Task: Please continue the novel-writing diary text below from its last sentence, keeping the same voice.

Supplied text:
+ + + +

On the rare occasion you're offered a more important part, but then changes demand that you take a smaller part, you have two options. A lot of actors let their pride take over and they quit. That's not the best way to get work. Some actors swallow their pride and take the smaller part. That's better for your bank account, but it also tells producers and casting directors that you can be pushed around.

Directed by Sydney Pollack
© 1982 Columbia Pictures

Friday, July 7, 2017

Hailey's Novel Diary – 7/7/17

Has anyone ever made a movie about Hugh Hefner? It doesn't really matter. I'm only mentioning it in passing. It will never be as detailed as the Bertolucci movie.

A quick search reveals that Brett Ratner is trying to make a Hefner movie. That makes sense. There's plenty of room for nudity and drugs in that subject. I'm kind of surprised no one has already made it.

Like Bertolucci, Hugh Hefner is not the youngest kid on the block. He could go soon, which is probably why they're trying to make a movie about him. If he dies right before or right after it's released, that would only help ticket sales. That sounds cold, but that's how studio executives operate.

In looking up Hugh Hefner, I've just looked at a website full of naked pictures. I have to say, at least as far as centerfolds go, Playboy is a pretty boring magazine. If you look at them in chronological order, it's just the same thing over and over again. The hairstyles change, both drapes and carpet. Up until it's all hardwood floors. The poses go from teasing T&A to soft focus spread eagle. But essentially, it's just the same thing month after month.

I guess that was exciting when it first came out. How many places could lonely men look at pictures of half naked women in the '50s and '60s? But with the internet, those centerfolds are obsolete. And all that airbrushing is just annoying.

I just realized that if my book happens to come out before any Hefner movie, it will look like I predicted it. That would be funny.

Thursday, July 6, 2017

Hailey's Novel Diary – 7/6/17

Two of the characters are old friends with a history long before the story starts, but I'm not sure if I made that clear when I introduced them. It's obvious that they know each other, but in chapter 14, they have a conversation that casual acquaintances would never have.

Looking back, I really didn't make it obvious. I should either go back later and change that or leave it as it is. It's not really important to explain how they know each other when they're introduced. Won't most people just assume that they must know each other well when they read chapter 14? Or will it read like something's missing? The next time I read it over, I'll see what happens.

+ + + +

[Spatial question data]

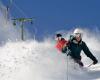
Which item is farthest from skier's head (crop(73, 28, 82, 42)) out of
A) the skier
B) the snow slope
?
the snow slope

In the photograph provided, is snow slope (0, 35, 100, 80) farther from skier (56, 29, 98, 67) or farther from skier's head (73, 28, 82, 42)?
skier's head (73, 28, 82, 42)

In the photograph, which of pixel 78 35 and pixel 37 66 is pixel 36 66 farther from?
pixel 78 35

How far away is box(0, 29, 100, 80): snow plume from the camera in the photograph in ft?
34.9

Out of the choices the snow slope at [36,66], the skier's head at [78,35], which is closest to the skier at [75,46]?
the skier's head at [78,35]

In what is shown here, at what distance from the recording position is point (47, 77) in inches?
412

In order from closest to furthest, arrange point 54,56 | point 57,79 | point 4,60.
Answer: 1. point 57,79
2. point 4,60
3. point 54,56

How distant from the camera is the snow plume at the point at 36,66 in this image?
10.6m

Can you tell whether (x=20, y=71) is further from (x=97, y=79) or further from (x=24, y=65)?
(x=97, y=79)

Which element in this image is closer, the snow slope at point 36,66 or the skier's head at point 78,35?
the snow slope at point 36,66

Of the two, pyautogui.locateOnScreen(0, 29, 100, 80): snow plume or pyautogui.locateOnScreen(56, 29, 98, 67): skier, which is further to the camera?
pyautogui.locateOnScreen(56, 29, 98, 67): skier

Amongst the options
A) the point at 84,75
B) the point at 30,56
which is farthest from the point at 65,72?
the point at 30,56

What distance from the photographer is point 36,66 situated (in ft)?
37.2

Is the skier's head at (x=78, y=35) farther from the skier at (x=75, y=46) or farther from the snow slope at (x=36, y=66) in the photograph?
the snow slope at (x=36, y=66)

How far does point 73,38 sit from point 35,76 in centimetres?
290
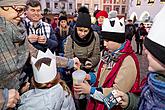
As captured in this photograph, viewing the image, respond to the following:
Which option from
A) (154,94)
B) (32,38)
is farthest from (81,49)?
(154,94)

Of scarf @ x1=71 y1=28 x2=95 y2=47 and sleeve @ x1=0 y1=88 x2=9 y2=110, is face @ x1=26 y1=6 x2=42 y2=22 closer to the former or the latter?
scarf @ x1=71 y1=28 x2=95 y2=47

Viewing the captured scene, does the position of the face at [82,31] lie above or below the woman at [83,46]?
above

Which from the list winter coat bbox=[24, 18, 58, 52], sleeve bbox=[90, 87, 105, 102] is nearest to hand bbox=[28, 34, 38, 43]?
winter coat bbox=[24, 18, 58, 52]

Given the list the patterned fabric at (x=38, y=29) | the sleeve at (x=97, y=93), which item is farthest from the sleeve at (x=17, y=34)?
the patterned fabric at (x=38, y=29)

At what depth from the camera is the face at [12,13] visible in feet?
5.66

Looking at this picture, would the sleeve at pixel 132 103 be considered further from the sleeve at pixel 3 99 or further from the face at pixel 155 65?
the sleeve at pixel 3 99

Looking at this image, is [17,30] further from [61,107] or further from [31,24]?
[31,24]

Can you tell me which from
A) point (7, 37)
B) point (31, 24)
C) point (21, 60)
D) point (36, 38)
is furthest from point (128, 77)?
point (31, 24)

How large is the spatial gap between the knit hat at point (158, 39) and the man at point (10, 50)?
1022 millimetres

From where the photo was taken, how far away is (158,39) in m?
1.18

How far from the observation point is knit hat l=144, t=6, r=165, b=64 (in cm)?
117

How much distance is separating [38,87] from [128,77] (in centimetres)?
86

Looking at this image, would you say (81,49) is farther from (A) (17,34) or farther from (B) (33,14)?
(A) (17,34)

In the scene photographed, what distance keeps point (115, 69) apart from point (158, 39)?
947 mm
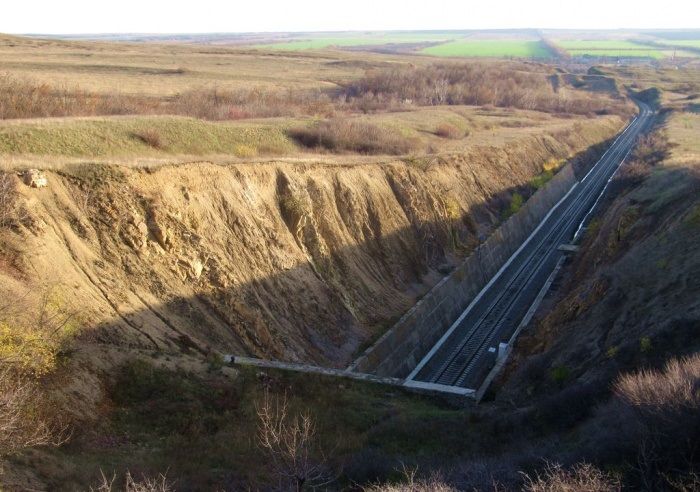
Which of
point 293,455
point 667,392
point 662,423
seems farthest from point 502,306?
point 293,455

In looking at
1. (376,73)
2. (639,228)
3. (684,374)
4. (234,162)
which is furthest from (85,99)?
(376,73)

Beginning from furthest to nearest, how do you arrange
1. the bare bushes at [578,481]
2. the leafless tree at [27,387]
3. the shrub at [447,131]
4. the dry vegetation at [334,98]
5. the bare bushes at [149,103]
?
the shrub at [447,131] < the dry vegetation at [334,98] < the bare bushes at [149,103] < the leafless tree at [27,387] < the bare bushes at [578,481]

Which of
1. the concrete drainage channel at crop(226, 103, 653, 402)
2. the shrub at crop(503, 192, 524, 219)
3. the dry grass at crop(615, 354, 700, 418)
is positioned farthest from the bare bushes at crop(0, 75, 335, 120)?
the dry grass at crop(615, 354, 700, 418)

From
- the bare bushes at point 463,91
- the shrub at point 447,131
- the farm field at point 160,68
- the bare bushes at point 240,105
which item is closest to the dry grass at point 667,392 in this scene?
the bare bushes at point 240,105

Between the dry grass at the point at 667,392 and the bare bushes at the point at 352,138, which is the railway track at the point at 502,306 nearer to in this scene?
the dry grass at the point at 667,392

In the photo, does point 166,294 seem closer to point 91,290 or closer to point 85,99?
point 91,290

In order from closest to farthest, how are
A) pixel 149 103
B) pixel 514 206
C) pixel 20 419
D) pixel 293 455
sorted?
pixel 293 455 < pixel 20 419 < pixel 514 206 < pixel 149 103

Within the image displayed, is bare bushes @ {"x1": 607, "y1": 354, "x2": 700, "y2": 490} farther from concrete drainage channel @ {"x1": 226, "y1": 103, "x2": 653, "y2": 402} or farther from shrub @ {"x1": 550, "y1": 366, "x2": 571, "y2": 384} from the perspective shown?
concrete drainage channel @ {"x1": 226, "y1": 103, "x2": 653, "y2": 402}

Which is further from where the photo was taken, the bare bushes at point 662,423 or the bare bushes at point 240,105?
the bare bushes at point 240,105

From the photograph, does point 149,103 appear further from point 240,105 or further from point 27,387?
point 27,387
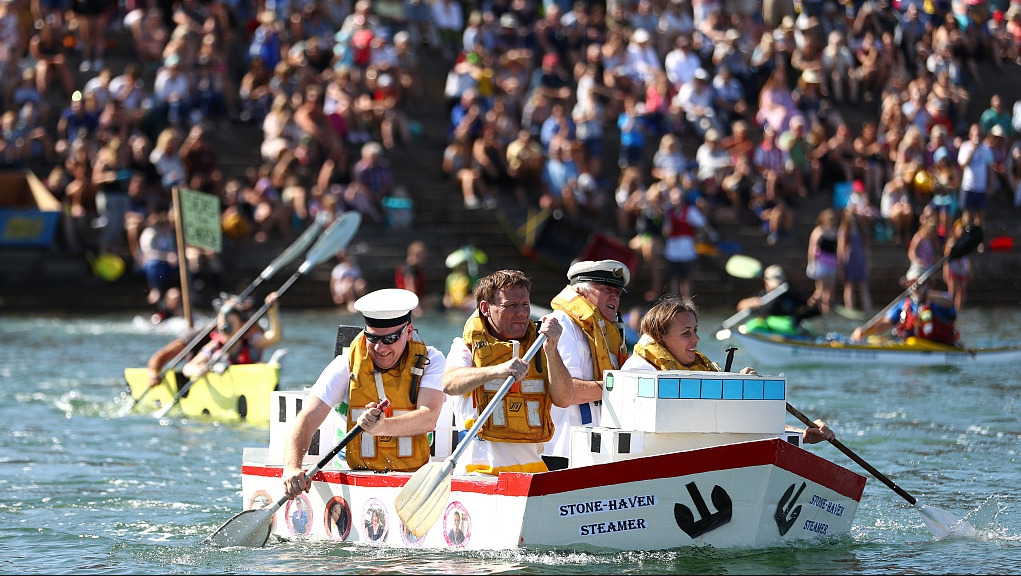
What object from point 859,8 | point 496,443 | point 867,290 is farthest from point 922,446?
point 859,8

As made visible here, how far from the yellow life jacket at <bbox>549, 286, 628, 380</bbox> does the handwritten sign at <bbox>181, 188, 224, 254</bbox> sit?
7693mm

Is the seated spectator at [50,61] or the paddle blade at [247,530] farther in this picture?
the seated spectator at [50,61]

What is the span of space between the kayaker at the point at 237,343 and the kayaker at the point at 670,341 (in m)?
6.93

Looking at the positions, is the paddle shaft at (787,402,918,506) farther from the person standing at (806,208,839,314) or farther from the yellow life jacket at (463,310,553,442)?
the person standing at (806,208,839,314)

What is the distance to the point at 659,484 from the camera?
769 cm

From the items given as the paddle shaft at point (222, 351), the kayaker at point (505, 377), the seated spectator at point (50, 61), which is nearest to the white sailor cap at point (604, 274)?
the kayaker at point (505, 377)

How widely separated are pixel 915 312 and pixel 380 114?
9.44 meters

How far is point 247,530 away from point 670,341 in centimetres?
239

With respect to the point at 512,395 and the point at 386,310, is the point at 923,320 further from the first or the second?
the point at 386,310

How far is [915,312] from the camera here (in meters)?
18.2

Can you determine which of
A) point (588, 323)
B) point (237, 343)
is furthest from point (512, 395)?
point (237, 343)

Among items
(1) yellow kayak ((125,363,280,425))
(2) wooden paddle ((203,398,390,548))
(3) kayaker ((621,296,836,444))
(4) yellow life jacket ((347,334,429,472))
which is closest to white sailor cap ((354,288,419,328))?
(4) yellow life jacket ((347,334,429,472))

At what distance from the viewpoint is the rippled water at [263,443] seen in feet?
26.5

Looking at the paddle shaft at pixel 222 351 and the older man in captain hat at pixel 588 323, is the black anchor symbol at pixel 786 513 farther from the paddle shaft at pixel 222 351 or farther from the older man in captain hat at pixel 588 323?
the paddle shaft at pixel 222 351
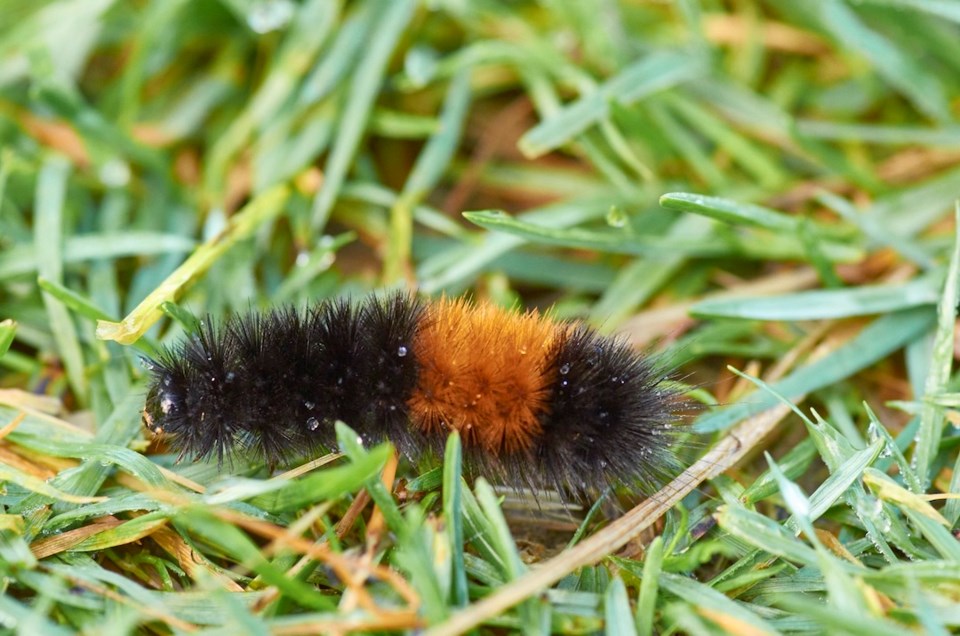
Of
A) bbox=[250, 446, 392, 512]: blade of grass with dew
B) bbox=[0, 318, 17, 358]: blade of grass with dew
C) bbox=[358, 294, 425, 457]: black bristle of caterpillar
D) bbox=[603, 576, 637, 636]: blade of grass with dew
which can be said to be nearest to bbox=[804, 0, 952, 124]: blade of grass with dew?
bbox=[358, 294, 425, 457]: black bristle of caterpillar

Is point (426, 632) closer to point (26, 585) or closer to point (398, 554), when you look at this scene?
point (398, 554)

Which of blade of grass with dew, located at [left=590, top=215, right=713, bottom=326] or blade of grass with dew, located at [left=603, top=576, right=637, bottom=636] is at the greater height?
blade of grass with dew, located at [left=590, top=215, right=713, bottom=326]

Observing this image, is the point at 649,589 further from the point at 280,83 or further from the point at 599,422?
the point at 280,83

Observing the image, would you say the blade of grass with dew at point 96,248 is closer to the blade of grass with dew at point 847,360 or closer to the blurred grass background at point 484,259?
the blurred grass background at point 484,259

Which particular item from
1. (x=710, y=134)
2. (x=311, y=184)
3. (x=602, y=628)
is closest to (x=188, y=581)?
(x=602, y=628)

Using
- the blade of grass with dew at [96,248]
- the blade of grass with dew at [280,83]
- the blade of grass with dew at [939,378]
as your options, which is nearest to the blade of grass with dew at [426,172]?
the blade of grass with dew at [280,83]

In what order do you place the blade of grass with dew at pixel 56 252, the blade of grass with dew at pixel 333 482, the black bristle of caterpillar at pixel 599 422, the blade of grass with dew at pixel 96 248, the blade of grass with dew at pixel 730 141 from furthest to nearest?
the blade of grass with dew at pixel 730 141
the blade of grass with dew at pixel 96 248
the blade of grass with dew at pixel 56 252
the black bristle of caterpillar at pixel 599 422
the blade of grass with dew at pixel 333 482

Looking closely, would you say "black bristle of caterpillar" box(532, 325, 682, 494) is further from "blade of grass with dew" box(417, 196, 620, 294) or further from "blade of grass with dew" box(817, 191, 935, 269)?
"blade of grass with dew" box(817, 191, 935, 269)
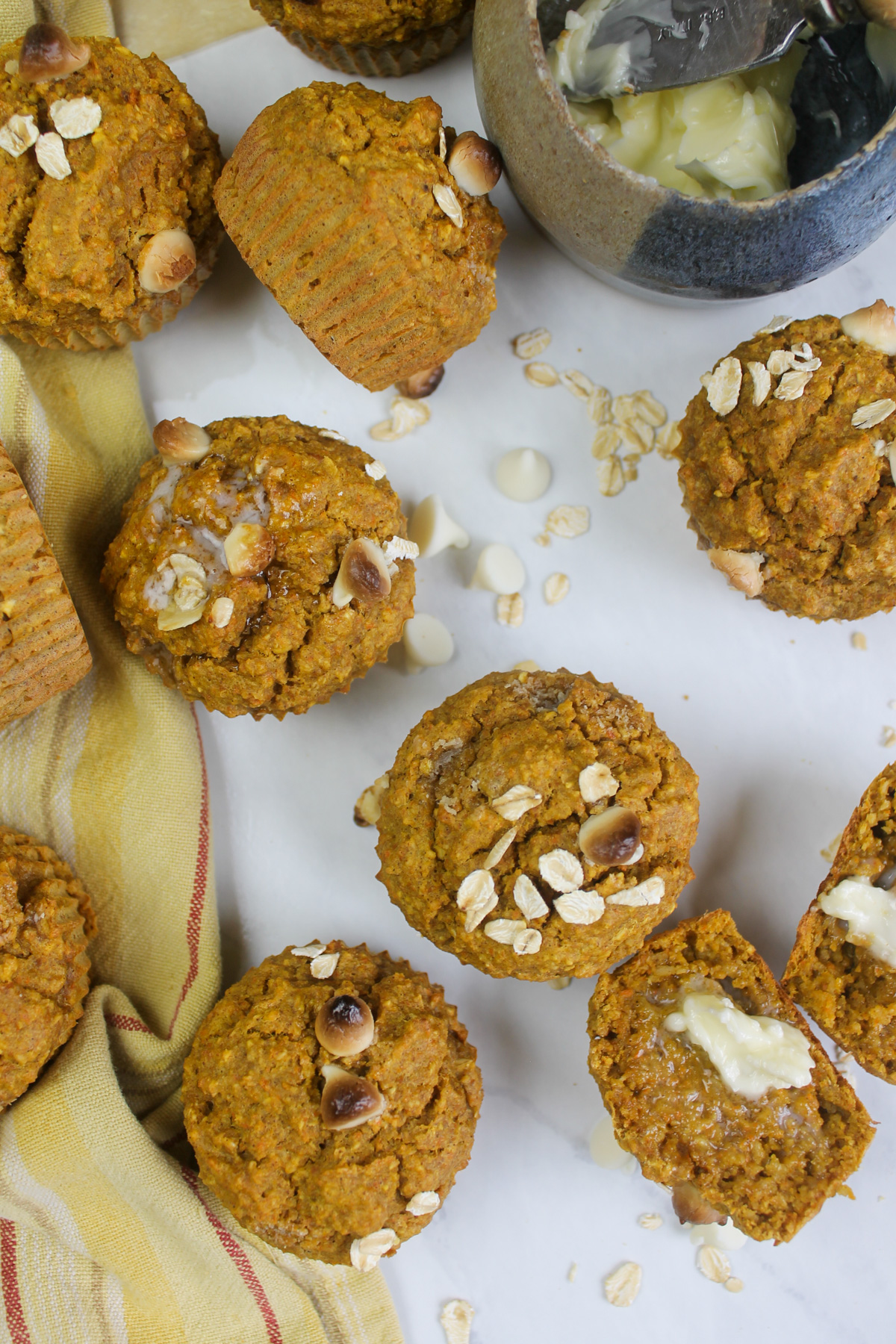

+ + + +

Output:
What I really don't want to do is spell everything out. Generally speaking, if it's obvious enough to me then it should be obvious enough for the story. But you can't follow that like a rule. Sometimes something is obvious to the author because they're thinking about it when they write it. That doesn't mean the reader will know. And that's reason #32 to always go back and read from start to finish.

Wednesday, July 5, 2017

Hailey's Novel Diary – 7/5/17

What are some common street names for cocaine? It turns out, I have no idea. I know what they say in movies, but how accurate is that? I suppose it depends on the movie, the time period and location. Most screenwriters are or were cokeheads, so they should know what it's called.

There are websites for parents that tell them all the latest lingo, but I have to question their accuracy as well. Do today's teenagers really call crack “biscuits” and using methamphetamines “going fast”? It's seems like that would only get confusing.

Driver's Ed Instructor
We're about to merge onto the freeway now. I need you to go fast.

Ok, I've got some biscuits in my backpack.

Special note to the NSA: I'm only looking up drug slang on Google for research. Scout's honor.

Tuesday, July 4, 2017

Hailey's Novel Diary – 7/4/17

Chapter 13 is finished. It's easily the worst chapter, in terms of pain and suffering. Friendships are torn apart, careers are destroyed, principles are sacrificed. Good stuff.

One of the great things about fiction is that you can turn a character's life upside down without hurting anyone. It's only a fictional character. In non-fiction, there's nothing fun about writing man's inhumanity to man. Sometimes it's harder for the writer than the reader.

Fiction is the opposite. Hopefully, it's harder for the reader. But for the writer, it can be interesting to create a character from scratch, build them up with hope and aspirations for the future and then destroy their life, causing them to question everything they believe.

There are no spoilers here. This is only chapter 13. It's not over yet.

I've also introduced a new character. She's only a minor character who needs to come in, introduce some conflict and then go away. I'm thinking about making it sound like she's going to be an important character, but I haven't decided if I want to toy with readers like that.

The benefit to making her seem like a more important character is that another new character will come in later who is more important. If I bring this one in and take her out quickly, most people will assume I'm going to do the same thing with the next character.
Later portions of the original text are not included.